Alkohol (atau alkanol) adalah istilah yang umum untuk senyawa organik apa pun yang memiliki gugus hidroksil (-OH) yang terikat pada atom karbon, yang ia sendiri terikat pada atom hidrogen dan/atau atom karbon lain.
Alkohol umumnya berwujud cair dan memiliki sifat mudah menguap
(volatil) tergantung pada panjang rantai karbon utamanya (semakin
pendek rantai C, semakin volatil). Kelarutan alkohol dalam air semakin
rendah seiring bertambah panjangnya rantai hidrokarbon. Hal ini
disebabkan karena alkohol memiliki gugus OH yang bersifat polar dan
gugus alkil (R) yang bersifat nonpolar, sehingga makin panjang gugus
alkil makin berkurang kepolarannya.
Alkohol adalah molekul polar dengan adanya gugus -OH. Gugus fungsi -OH
dapat melepaskan proton pada larutan dan dengan demikian alkohol
bersifat asam.
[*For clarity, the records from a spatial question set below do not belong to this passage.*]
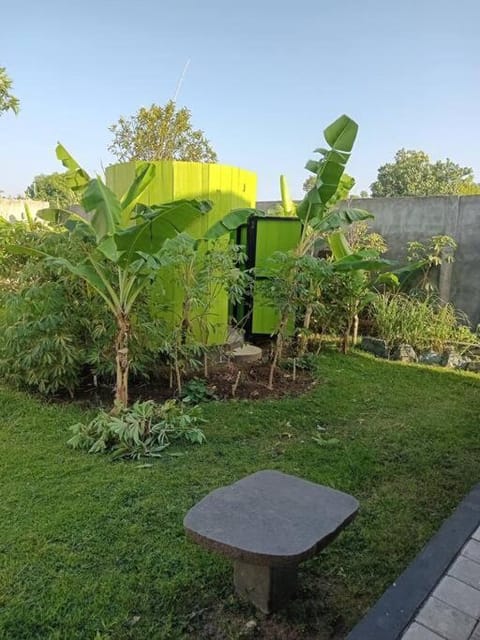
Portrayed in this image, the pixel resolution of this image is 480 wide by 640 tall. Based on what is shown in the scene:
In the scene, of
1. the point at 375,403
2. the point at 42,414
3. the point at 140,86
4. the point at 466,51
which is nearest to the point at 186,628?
the point at 42,414

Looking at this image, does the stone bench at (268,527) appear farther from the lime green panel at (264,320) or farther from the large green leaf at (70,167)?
the lime green panel at (264,320)

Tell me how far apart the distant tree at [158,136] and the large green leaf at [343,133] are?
7.14 metres

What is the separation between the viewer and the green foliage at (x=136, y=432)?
11.3 feet

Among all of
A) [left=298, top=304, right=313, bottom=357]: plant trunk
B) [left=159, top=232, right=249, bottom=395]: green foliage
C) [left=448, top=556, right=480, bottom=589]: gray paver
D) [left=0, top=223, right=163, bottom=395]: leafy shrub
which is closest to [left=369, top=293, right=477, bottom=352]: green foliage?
[left=298, top=304, right=313, bottom=357]: plant trunk

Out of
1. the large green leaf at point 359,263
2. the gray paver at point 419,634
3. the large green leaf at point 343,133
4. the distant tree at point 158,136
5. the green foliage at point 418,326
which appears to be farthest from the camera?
the distant tree at point 158,136

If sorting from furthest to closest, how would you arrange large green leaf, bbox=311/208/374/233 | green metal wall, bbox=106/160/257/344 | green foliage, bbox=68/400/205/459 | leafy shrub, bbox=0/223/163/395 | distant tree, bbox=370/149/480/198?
distant tree, bbox=370/149/480/198
large green leaf, bbox=311/208/374/233
green metal wall, bbox=106/160/257/344
leafy shrub, bbox=0/223/163/395
green foliage, bbox=68/400/205/459

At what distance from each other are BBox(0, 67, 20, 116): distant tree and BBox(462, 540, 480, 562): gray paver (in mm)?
6775

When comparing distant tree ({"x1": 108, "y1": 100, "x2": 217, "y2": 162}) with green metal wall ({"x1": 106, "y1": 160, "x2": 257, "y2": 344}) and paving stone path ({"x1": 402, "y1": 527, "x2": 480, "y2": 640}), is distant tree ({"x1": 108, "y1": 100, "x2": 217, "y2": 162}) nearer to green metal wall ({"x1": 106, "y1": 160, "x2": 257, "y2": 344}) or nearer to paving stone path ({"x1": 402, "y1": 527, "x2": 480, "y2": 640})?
green metal wall ({"x1": 106, "y1": 160, "x2": 257, "y2": 344})

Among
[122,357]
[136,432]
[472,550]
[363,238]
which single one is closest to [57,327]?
[122,357]

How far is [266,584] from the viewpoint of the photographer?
188cm

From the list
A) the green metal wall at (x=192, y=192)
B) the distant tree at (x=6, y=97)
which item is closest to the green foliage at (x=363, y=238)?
the green metal wall at (x=192, y=192)

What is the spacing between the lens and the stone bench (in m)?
1.67

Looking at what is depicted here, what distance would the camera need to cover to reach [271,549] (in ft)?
5.44

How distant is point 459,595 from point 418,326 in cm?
498
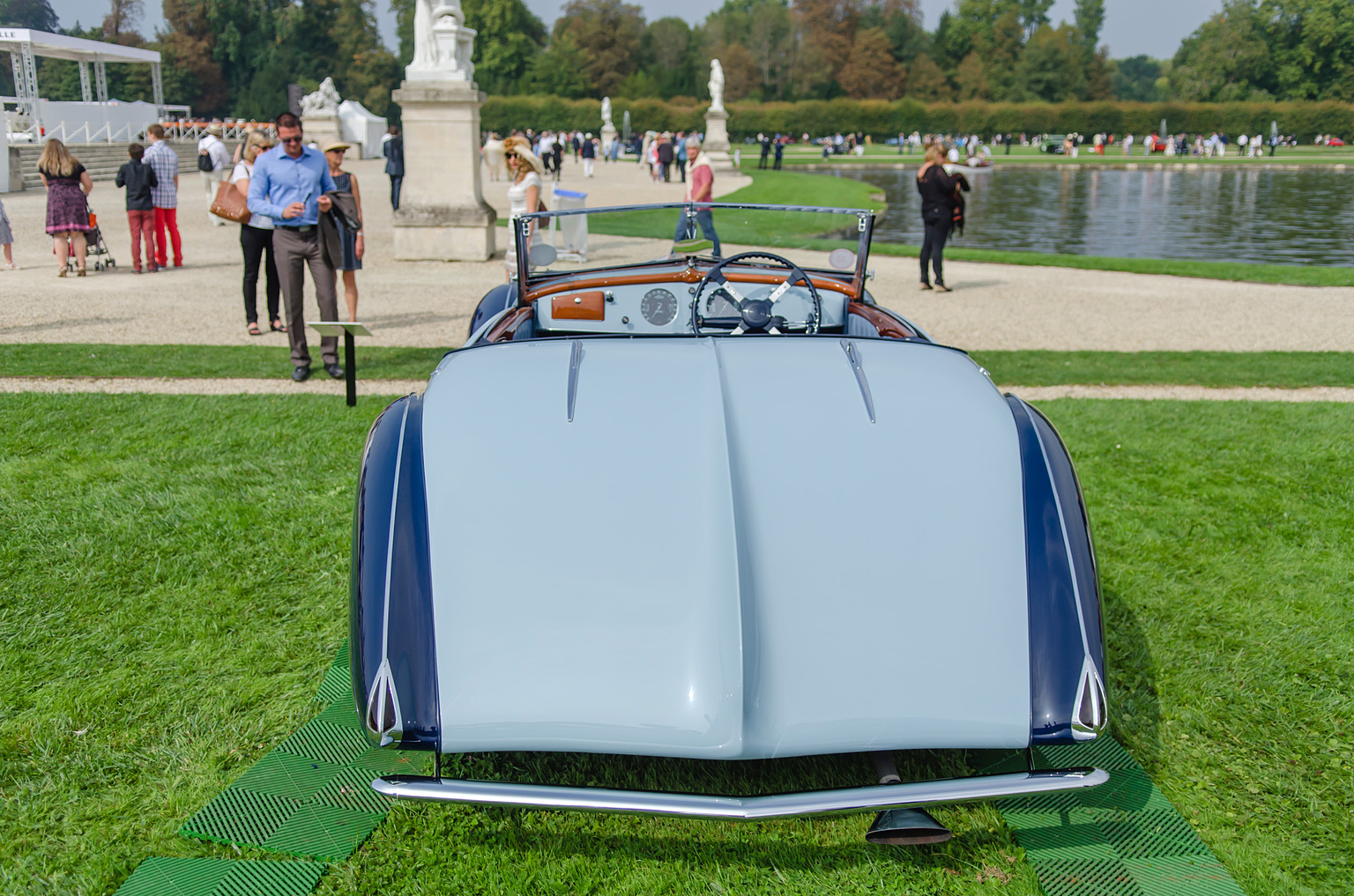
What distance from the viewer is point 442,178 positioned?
13711 mm

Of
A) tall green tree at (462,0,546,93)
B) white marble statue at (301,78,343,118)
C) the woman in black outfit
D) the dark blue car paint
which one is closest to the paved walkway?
the woman in black outfit

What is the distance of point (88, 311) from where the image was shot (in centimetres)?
991

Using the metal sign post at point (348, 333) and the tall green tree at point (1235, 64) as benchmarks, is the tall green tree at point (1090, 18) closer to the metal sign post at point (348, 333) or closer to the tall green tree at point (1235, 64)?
the tall green tree at point (1235, 64)

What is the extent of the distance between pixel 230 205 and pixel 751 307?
5.71 m

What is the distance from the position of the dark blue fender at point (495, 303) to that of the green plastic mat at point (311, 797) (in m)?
2.33

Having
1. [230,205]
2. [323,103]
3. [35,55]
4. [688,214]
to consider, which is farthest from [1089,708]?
[35,55]

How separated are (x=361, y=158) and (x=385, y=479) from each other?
4511cm

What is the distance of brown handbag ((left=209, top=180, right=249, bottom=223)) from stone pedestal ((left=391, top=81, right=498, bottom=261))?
5.85 m

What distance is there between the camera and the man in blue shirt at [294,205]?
264 inches

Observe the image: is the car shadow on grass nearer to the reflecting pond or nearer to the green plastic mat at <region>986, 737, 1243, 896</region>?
the green plastic mat at <region>986, 737, 1243, 896</region>

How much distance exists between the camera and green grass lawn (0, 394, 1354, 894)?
2428 mm

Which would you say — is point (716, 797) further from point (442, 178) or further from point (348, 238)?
point (442, 178)

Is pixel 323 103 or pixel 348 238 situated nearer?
pixel 348 238

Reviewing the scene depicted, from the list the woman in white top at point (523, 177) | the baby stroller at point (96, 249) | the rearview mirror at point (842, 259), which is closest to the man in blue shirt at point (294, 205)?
the rearview mirror at point (842, 259)
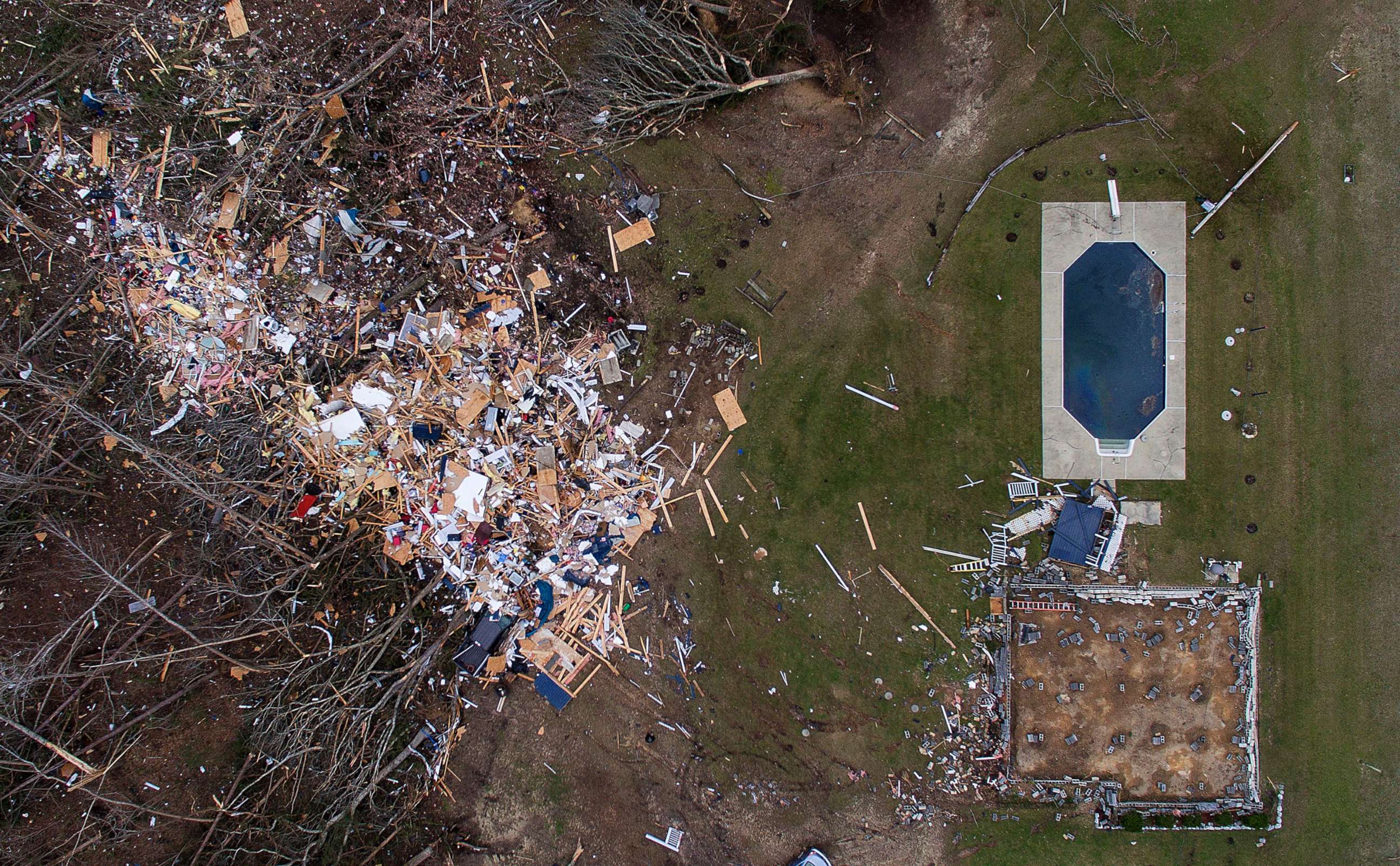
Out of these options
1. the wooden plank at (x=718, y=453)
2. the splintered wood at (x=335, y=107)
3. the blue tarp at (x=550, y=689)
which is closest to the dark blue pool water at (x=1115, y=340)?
the wooden plank at (x=718, y=453)

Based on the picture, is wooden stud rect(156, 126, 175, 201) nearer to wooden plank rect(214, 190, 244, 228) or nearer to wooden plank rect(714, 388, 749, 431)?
wooden plank rect(214, 190, 244, 228)

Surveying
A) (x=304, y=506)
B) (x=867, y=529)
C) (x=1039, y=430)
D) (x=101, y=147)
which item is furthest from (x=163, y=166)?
(x=1039, y=430)

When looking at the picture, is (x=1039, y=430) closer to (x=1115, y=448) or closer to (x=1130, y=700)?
(x=1115, y=448)

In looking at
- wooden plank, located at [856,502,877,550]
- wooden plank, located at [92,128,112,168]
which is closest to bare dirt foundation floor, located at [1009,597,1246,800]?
wooden plank, located at [856,502,877,550]

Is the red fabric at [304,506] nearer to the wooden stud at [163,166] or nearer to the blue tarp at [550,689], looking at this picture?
the blue tarp at [550,689]

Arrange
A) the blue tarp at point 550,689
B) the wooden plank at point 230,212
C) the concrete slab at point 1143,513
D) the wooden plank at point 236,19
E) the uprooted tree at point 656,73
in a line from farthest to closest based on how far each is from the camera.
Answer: the blue tarp at point 550,689 < the concrete slab at point 1143,513 < the wooden plank at point 236,19 < the wooden plank at point 230,212 < the uprooted tree at point 656,73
Pada kasus lain, gugus -OH dapat digantikan. Jadi, reaksi
dalam alkohol dapat diklasifikasikan menjadi reaksi yang melibatkan
hidrogen asam dan yang melibatkan gugus hidroksi.
Titik didih
alkohol relatif tinggi. Hal ini merupakan akibat langsung dari daya
tarik intermolekuler yang kuat. Ingat bahwa titik didih adalah ukuran
kasar dari jumlah energi yang diperlukan untuk memisahkan suatu molekul
cair dari molekul terdekatnya. Jika molekul terdekatnya melekat pada
molekul tersebut sebagai ikatan hidrogen, dibutuhkan energi yang
cukup besar untuk memisahkan ikatan tersebut. Setelah itu molekul
tersebut dapat terlepas dari cairan menjadi gas.
Semakin
besar massa molekul relatif alkohol maka titik didih makin tinggi.
Titik didih alkohol bercabang lebih rendah daripada alkohol berantai
lurus meskipun massa molekul relatifnya sama.